WHAT TO DO:
[A] Translate this sentence from the passage on the Armenian-Turkish protocols into French: "The Turks have virtually achieved what they intended to since 1991."
[B] Extend the passage on Mr. Oskanian and the Armenian-Turkish protocols, picking up after its final sentence.

PROVIDED TEXT:
---

Mr. Oskanian refrained from assessing the ARF Dashnaktsutiun hunger strike, but he said he agrees that the protocols do not proceed from the interests of the Armenians and ought not to be signed. Mr. Oskanian is also concerned with the fact that there are no serious discussions about the protocols, "Even if there are any, the contents are distorted, the situation is presented under a favorable light and the authorities are supported blindly."
The former Foreign Minister thinks that today we have to set aside the political discords and realize that we are going through a fatal stage, "I am trying to do just that. As much as I want to see the opening of the Armenian-Turkish border, I cannot take the idea that we are giving in to the Turks in all the preconditions they have put forward. The Turks have virtually achieved what they intended to since 1991. At the time they put forward such degrading conditions to us. Now they have been able to achieve their aim. The document has to be re-assessed politically."

---

GIVEN DATA:
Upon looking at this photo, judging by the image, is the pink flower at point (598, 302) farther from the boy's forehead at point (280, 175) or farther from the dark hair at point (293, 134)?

---

ANSWERS TO THE TASKS:
[A] Les Turcs ont pratiquement obtenu ce qu'ils cherchaient à obtenir depuis 1991.

[B]
Vardan Oskanian finds it difficult to say what is the agreement between the Armenian and the Turkish sides. He does, however, think that the document is a result of bad negotiations, "Try hard as I do to imagine myself in the shoes of the negotiators, I cannot realize that the Armenian side can sign such a document."
As for the statements of ARF that in terms of Armenian-Turkish relations Serge Sargsyan is trying to do what Levon Ter-Petrosyan to trying to, Vardan Oskanian said, "I am well aware that the two demands, denial of the Armenian Genocide and the Karabakh conflict, have been included in the Protocols. In 1992, Levon Ter-Petrosyan categorically turned both of them down. Later on, we were approached with such documents again, but we kept turning them down. It's unconceivable how the authorities could have agreed to them."